O dönemden bu döneme ne değişti? Şu an öne çıkan hatalar veya ihmaller neler?
Bunun yanında şu an tercüme konusu var ki bu gerçekten önemli bir konu. Tercüme konusunda süreç yanlış gidiyor, öğretmenlerden edindiğim bilgilere göre, 9’uncu sınıfların milli sınavı yapıldığında bir öğretmen gidip sınav günü erkenden tüm alanlarda soru tercümelerini yapıyormuş. Bunun için komisyon olmalı ve ilgili alandaki öğretmen tercüme yapmalı.
“Başarısız insanların projeleri ne kadar başarılı olur”

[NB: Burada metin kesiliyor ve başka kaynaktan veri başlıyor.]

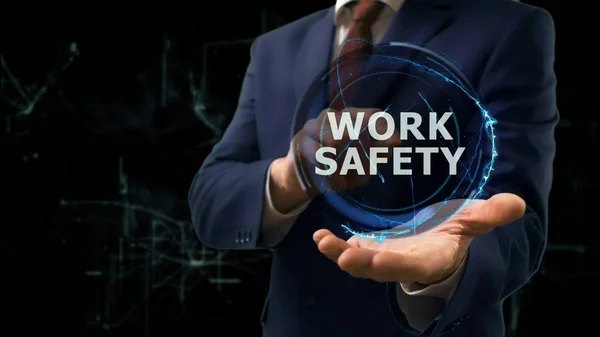 Businessman shows concept hologram Work safety on his hand — Stock Photo, Image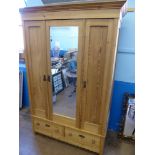 A Large Mirrored Pine Wardrobe with folding door and two drawers beneath, approx 52 x 210 x 58 cms.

Kısacası maddi destek olacaksa bu daha çok bina ve boyama dışında olmalı. Allah razı olsun TİKA bu konuda yardımcı oluyor. TİKA’nın hem Türkmen okullarına hem de Türk Dili ve Edebiyatı Bölümüne çok katkısı oldu. Ancak bununla beraber bizim iyi öğretmenler yetiştirmemiz gerekiyor, tercüme konusu için iyi bir mekanizma kurmamız gerekir. Türkiye’den müfredat tercümesi için bilim insanlarının getirilmesi ve bir mekanizma kurulması gerekir. Bir ekip oluşturulmalı ve bu ekipte aynı insanlar yer almamalı. Bizim en büyük sorunumuz aynı insanlarla yeni projeler kurmak. Başarısız insanların projeleri ne kadar başarılı olur ki? Okul başarısızdır ve başarı için yeni bir proje oluşturuyorsunuzdur ama aynı insanla bunu yapmak istiyorsunuzdur. Böyle bir şey olur mu? Önce ekibin değişmesi, sonra da yeni sonuçlar elde edilmesi lazım. Öğrencilerimiz neden üniversite kazanamıyor çünkü biz hep aynı kişilerle çalışıyoruz ve bir adım öne gidemiyoruz maalesef.